# Work request 1
Return the text of the James Bradberry passage word for word from "James Bradberry IV" to "by the Panthers.".
# Work request 2
In the James Bradberry passage, which player did Bradberry compete against during training camp for the starting cornerback job?

James Bradberry IV (born August 4, 1993) is an American football cornerback for the Philadelphia Eagles of the National Football League (NFL). He played college football at Samford and was drafted by the Carolina Panthers in the second round of the 2016 NFL Draft. Bradberry has also been a member of the New York Giants.

Professional career

Carolina Panthers
The Carolina Panthers selected Bradberry in the second round (62nd overall) of the 2016 NFL Draft out of Samford University. He was the 11th cornerback selected in 2016 and the first of three cornerbacks drafted by the Panthers.
 On May 10, 2016, Bradberry signed a four-year, 3.69 million contract with the team.

2016
Defensive coordinator Sean McDermott held a competition during training camp to name a new starting cornerback after the Panthers released Josh Norman. Bradberry competed against Robert McClain for the job. Head coach Ron Rivera named Bradberry the starting cornerback, along with veteran Bené Benwikere, to start the regular season.

# Data shown
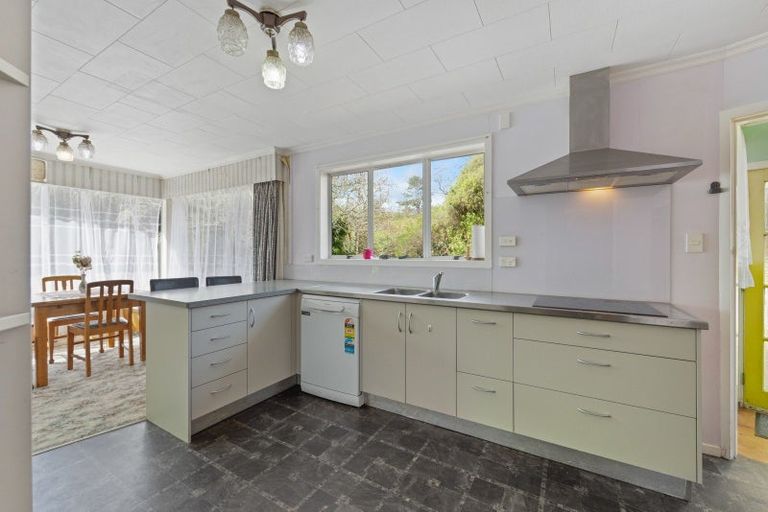 Photo of property in 7 Rata Street, Inglewood, 4330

# Exercise response 1
James Bradberry IV (born August 4, 1993) is an American football cornerback for the Philadelphia Eagles of the National Football League (NFL). He played college football at Samford and was drafted by the Carolina Panthers in the second round of the 2016 NFL Draft. Bradberry has also been a member of the New York Giants.

Professional career

Carolina Panthers
The Carolina Panthers selected Bradberry in the second round (62nd overall) of the 2016 NFL Draft out of Samford University. He was the 11th cornerback selected in 2016 and the first of three cornerbacks drafted by the Panthers.

# Exercise response 2
Robert McClain